Wednesday, March 25, 2020

And More

Our new normal has been a bit stressful.  I still can't recover from the Earthquakes.  It makes my heart skip a beat every after shock we have...and being at home instead of work is lonely, and I'm not totally convinced Jack and Nick are doing their online work. AND they fight ALL the time.  Being in times of stress it is also difficult that I can't get around due to my ankle surgery.   It is difficult to get to the store to stock up and get groceries.  I have to wait for help for everything.  So, I have had a few things troubling my heart lately.  Like a lot.

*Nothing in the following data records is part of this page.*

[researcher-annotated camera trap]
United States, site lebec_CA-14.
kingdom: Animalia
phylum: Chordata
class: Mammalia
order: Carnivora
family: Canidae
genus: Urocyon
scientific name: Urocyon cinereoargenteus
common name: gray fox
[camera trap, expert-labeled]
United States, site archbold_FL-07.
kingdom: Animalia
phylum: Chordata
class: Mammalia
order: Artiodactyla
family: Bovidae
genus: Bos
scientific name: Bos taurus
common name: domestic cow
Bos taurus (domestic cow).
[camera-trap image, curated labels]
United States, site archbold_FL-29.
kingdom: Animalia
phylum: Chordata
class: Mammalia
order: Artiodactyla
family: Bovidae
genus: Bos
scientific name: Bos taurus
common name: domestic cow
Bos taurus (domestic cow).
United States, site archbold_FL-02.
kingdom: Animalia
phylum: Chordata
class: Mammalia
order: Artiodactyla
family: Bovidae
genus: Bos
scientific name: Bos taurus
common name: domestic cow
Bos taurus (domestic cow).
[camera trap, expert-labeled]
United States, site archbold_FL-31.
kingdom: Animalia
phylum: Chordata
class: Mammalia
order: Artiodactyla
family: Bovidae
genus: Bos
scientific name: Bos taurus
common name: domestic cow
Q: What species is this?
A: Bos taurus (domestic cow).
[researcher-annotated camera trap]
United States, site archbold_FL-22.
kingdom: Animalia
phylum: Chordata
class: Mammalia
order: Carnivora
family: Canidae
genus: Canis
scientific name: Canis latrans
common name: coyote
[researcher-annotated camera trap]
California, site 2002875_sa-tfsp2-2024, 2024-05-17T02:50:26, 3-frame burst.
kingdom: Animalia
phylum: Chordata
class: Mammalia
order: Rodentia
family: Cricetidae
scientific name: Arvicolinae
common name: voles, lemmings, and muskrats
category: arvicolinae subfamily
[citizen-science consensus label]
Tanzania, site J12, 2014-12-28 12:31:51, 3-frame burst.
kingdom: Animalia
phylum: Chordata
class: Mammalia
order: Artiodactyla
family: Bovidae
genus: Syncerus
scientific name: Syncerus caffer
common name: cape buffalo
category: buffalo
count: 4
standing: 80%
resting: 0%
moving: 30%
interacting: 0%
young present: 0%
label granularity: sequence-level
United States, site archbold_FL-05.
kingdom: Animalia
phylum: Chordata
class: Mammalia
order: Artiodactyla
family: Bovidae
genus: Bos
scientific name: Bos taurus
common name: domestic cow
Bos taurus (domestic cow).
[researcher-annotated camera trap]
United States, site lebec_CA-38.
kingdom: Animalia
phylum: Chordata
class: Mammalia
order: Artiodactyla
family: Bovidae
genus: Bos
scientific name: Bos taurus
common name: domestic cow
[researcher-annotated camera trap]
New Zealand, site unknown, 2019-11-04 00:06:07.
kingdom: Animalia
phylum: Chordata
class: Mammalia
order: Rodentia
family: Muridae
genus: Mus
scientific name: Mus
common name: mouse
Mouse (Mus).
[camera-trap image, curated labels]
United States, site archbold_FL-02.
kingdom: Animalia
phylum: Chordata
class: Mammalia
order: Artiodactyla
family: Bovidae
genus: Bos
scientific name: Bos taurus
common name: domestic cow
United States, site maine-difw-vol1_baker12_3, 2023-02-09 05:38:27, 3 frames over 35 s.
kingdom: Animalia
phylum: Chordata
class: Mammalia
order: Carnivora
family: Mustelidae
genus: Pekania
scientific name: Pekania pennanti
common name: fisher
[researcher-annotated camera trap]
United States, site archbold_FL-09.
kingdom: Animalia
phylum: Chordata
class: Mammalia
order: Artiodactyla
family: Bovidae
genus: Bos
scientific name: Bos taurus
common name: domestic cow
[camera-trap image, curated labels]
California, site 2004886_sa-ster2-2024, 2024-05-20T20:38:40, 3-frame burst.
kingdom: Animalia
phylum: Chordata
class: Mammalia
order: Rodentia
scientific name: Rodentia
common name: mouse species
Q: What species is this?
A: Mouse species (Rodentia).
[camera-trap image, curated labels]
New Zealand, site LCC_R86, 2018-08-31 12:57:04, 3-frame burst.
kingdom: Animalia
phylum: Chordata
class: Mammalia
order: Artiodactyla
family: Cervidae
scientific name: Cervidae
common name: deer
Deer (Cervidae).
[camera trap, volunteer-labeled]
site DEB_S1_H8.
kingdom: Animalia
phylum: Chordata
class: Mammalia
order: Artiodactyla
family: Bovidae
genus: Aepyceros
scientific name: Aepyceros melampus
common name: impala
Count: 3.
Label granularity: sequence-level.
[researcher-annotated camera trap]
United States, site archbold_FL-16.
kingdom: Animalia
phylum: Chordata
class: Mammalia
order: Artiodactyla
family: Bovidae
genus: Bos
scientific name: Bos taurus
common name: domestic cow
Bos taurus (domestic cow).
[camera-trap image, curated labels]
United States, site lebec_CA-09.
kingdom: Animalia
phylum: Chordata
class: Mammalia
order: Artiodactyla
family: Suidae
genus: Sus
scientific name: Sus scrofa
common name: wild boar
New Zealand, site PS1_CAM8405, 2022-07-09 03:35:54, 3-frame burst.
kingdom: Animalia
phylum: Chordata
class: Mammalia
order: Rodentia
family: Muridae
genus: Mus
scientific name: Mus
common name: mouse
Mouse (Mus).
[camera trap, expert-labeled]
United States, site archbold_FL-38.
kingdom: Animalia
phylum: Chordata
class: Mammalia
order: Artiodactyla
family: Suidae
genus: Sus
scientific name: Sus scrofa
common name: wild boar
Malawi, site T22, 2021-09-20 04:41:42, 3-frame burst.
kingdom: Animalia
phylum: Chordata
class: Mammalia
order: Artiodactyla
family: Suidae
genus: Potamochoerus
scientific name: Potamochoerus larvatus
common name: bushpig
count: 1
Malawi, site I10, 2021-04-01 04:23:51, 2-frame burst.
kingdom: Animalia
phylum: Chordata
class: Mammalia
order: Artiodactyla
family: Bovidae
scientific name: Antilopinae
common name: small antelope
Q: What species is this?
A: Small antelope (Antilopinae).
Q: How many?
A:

Then today, around noon I hear something then I hear Jack yell to me that Nick is having a seizure.  Ok.  I grabbed my crutches and grabbed the rescue medication, and headed downstairs.  I'm surprised I remembered the medication.  If  he needed it, I knew Jack could never find it.  Anyway, I get to the basement and Nick is on the couch having a seizure.  He is breathing.  I sit by him and keep asking him if he knows his name.  He says his name is siri and the next time he doesn't know his name or who I am.  He keeps moving around and trying to get up.  Eventually things calm down and he remembers his name and my name.  We just sit on the couch for a while.

You know, I am not sure how much more I can take.

I am grateful that I still have my job and all my children are safe so far.   But really, I have had enough.  LIKE enough.